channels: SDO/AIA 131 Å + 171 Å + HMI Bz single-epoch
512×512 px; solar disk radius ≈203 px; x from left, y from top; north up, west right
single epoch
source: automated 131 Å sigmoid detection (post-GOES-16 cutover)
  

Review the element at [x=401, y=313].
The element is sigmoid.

**********

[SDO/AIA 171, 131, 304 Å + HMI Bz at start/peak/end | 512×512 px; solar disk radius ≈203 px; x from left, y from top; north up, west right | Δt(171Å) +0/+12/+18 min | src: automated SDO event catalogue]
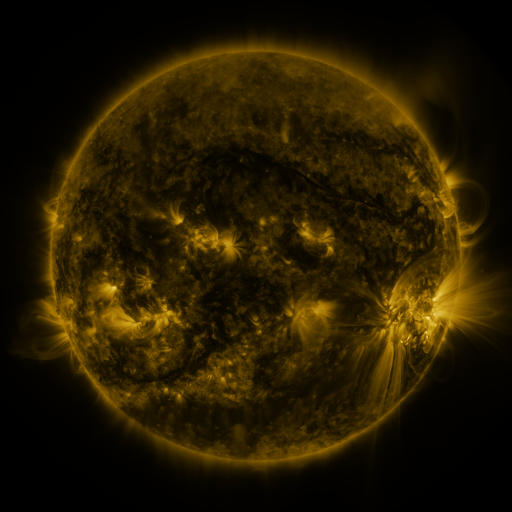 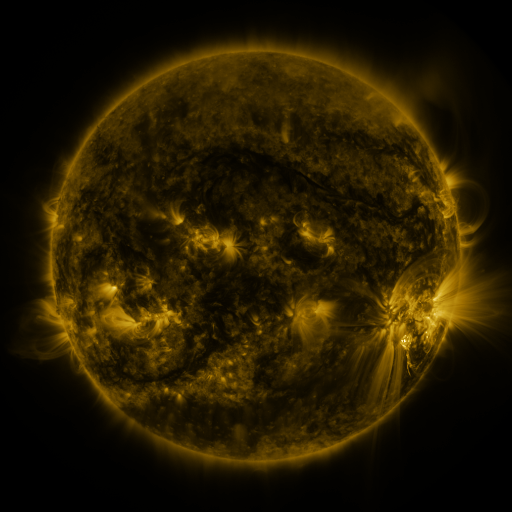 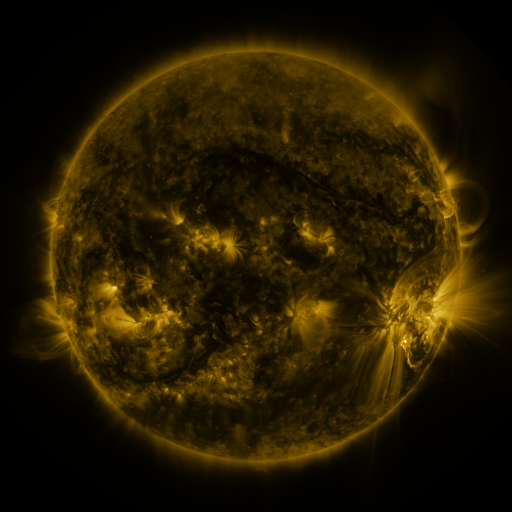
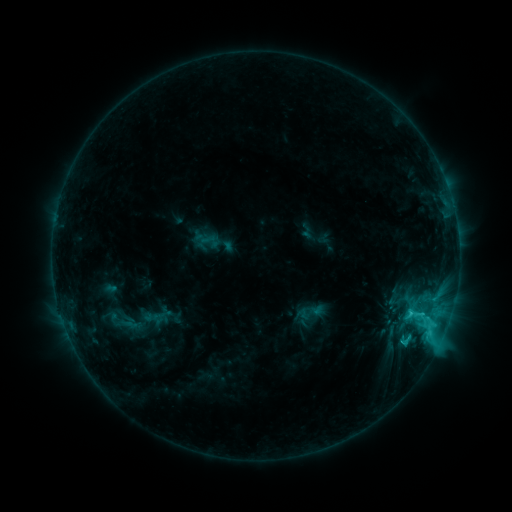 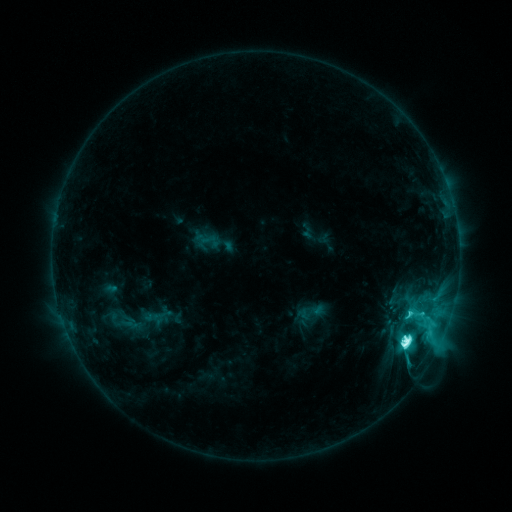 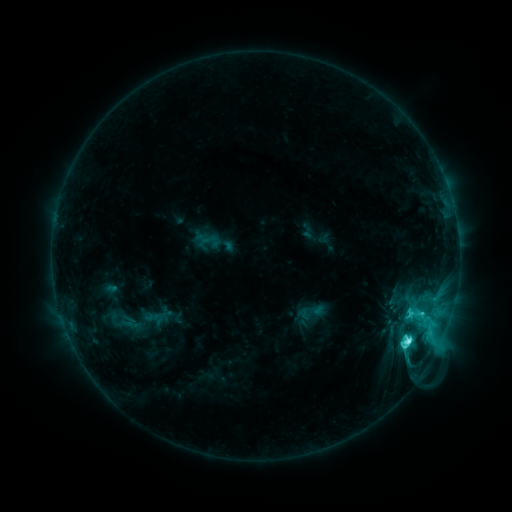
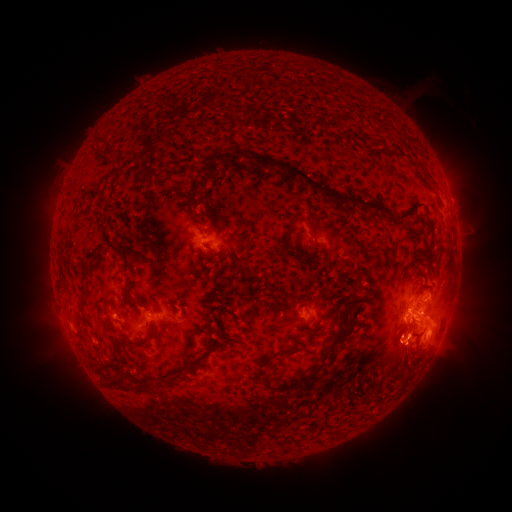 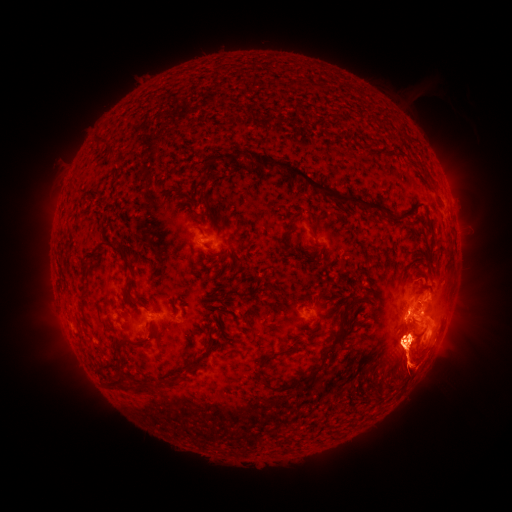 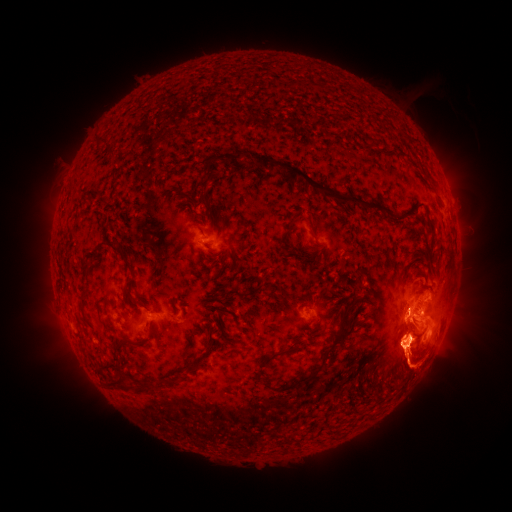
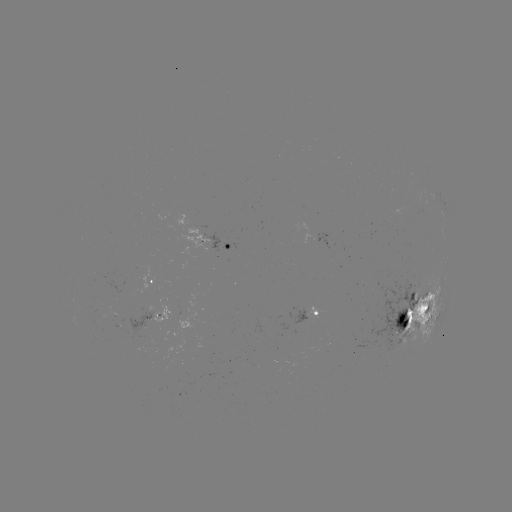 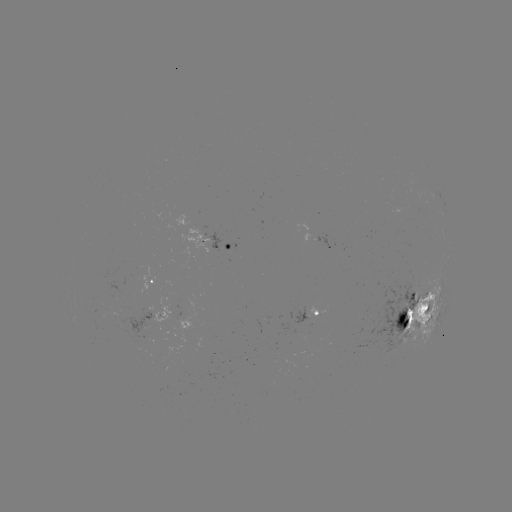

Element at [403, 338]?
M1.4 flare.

**********

• **About this exercise**:
Taking the entries above, print exactly the lines starting at the line with "channels: SDO/AIA 131" and ending at the line with "The element is sigmoid.", both included.

• **Response box**:
channels: SDO/AIA 131 Å + 171 Å + HMI Bz single-epoch
512×512 px; solar disk radius ≈203 px; x from left, y from top; north up, west right
single epoch
source: automated 131 Å sigmoid detection (post-GOES-16 cutover)
  

Review the element at [x=401, y=313].
The element is sigmoid.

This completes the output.